Siamo a tre. Ormai non si può più avere dubbi, Ben Affleck è un ottimo regista, non perfetto, ma sicuramente uno di quelli che se non avesse avuto anche una carriera da attore (e un Oscar da sceneggiatore per Will Hunting) sarebbe stato al centro di meno pregiudizi.
Argo è il titolo di quel film che non fu mai realizzato, ma che davvero ebbe una conferenza stampa e gente che si impegnò nella sua realizzazione, o almeno nel renderlo credibile. Sembrano i presupposti per una commedia, e qualche elemento ironico c’è, ma il film di Affleck è soprattutto un bel concentrato di tensione, un dramma in cui si vive fianco a fianco con “gli ostaggi” senza che ci sia mai una piccola sbavatura. E’ vero, come lo stesso regista ha affermato durante la conferenza stampa al San Sebastian Film Festival dove ha presentato il film, “abbiamo aggiunto alcuni elementi di fiction per creare un climax finale, del resto una pellicola del genere deve anche intrattenere”, ma si tratta di piccoli elementi che non nuociono al valore generale del film che, al contrario, dati i recenti assalti alle ambasciate americane, sembra più attuale che mai.

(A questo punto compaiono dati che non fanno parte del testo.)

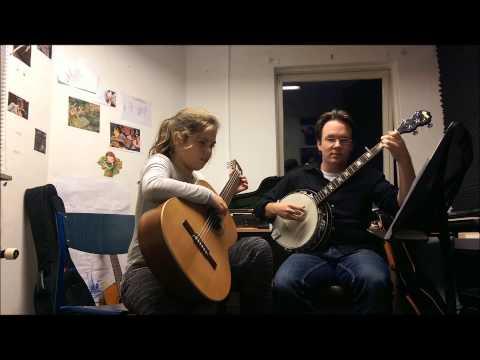 Tom en Marit spelen Oh ! Susanna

Vale la pena menzionare almeno un paio di scene, quella del pulmino che passa in mezzo alla folla e la recita finale all’aeroporto. Si tratta di due tipologie di sequenze che si vedono in tanti film, eppure Affleck le gira senza dissipare neanche un briciolo della suspense accumulata precedentemente. A livello recitativo si dirige bene, il suo è forse il personaggio più presente, ma al contempo silenzioso, mentre la scelta di Goodman e Arkin per due ruoli marginali, risultano comunque vincenti visto che nonostante il poco spazio a disposizione, riescono comunque a rendere più leggero il film. Unico neo della pellicola è il finale, non tanto l’esagerazione dell’inseguimento in sè, quanto certo patriottismo didascalico. Argo è un film politicamente equilibrato, per come viene presentata la situazione al momento dell’attacco all’ambasciata si è portati a parteggiare per gli iraniani e le loro rivendicazioni e così quello scampolo di nazionalismo finale risulta un po' fuori luogo (ma Affleck aveva un po' sbagliato anche il finale di The Town).

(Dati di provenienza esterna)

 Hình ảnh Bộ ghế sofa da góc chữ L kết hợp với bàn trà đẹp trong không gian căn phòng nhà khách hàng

PS: vale la pena rimanere in sala e vedere i titoli di coda con il confronto tra le immagini reali di quel periodo e quelle ricostruite per il film. E’ molto emozionante e testimonia l’accuratezza della ricostruzione storica operata dalla troupe tecnica di Affleck (dentro cui lavora il grandissimo direttore della fotografia Rodrigo Prieto, braccio destro solitamente di Inarritu).